South Africa University Student Portal

German doctors are claiming to have cured a patient of the HIV infection after he underwent a stem cell transplant.
The patient, U.S. citizen Timothy Ray Brown, received the stem cell transplant after his leukemia relapse in 2007. His donor carried a gene mutation that makes HIV contraction less likely. In other words, the cells were HIV resistant.
Three years later, Brown is HIV free.
Dr. Gero Hütter, the doctor behind the treatment, says, “For me it is important to have overthrown the dogma that HIV can never be cured. Something like this is the greatest thing one can achieve in medical research.”
Brown received a CD4 cell transplant. His donor lacked CCR5 receptors, which HIV uses in order to infect the system.
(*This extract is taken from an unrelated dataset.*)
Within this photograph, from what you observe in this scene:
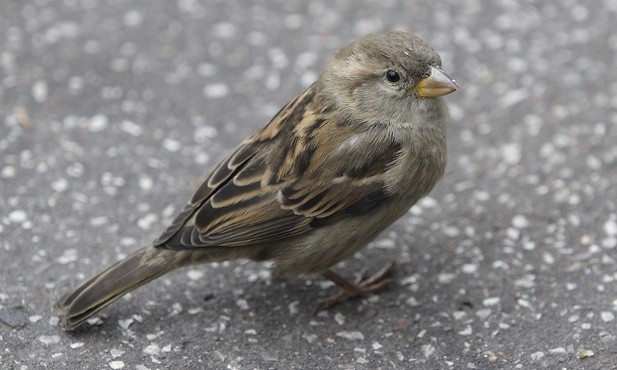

When transplanted into Brown, the CD4 cells repopulated to twice the amount present in a healthy person, and his CCR5 receptors disappeared.
To become HIV-free, Brown had to undergo chemotherapy and take immunosuppressive drugs for 38 months. He also developed a neurological problem that caused temporary blindness and memory loss. Needless to say, the procedure isn’t perfect. It’s expenseive and the case doesn’t burn a clear path to an HIV cure.
But in the end, it’s definitely significant progress. Stem cell research will now have clearer focus on creating HIV resistant cells.
And there’s no hope that this information has given tangible hope for many HIV patients, and their family and friends, to hold on to.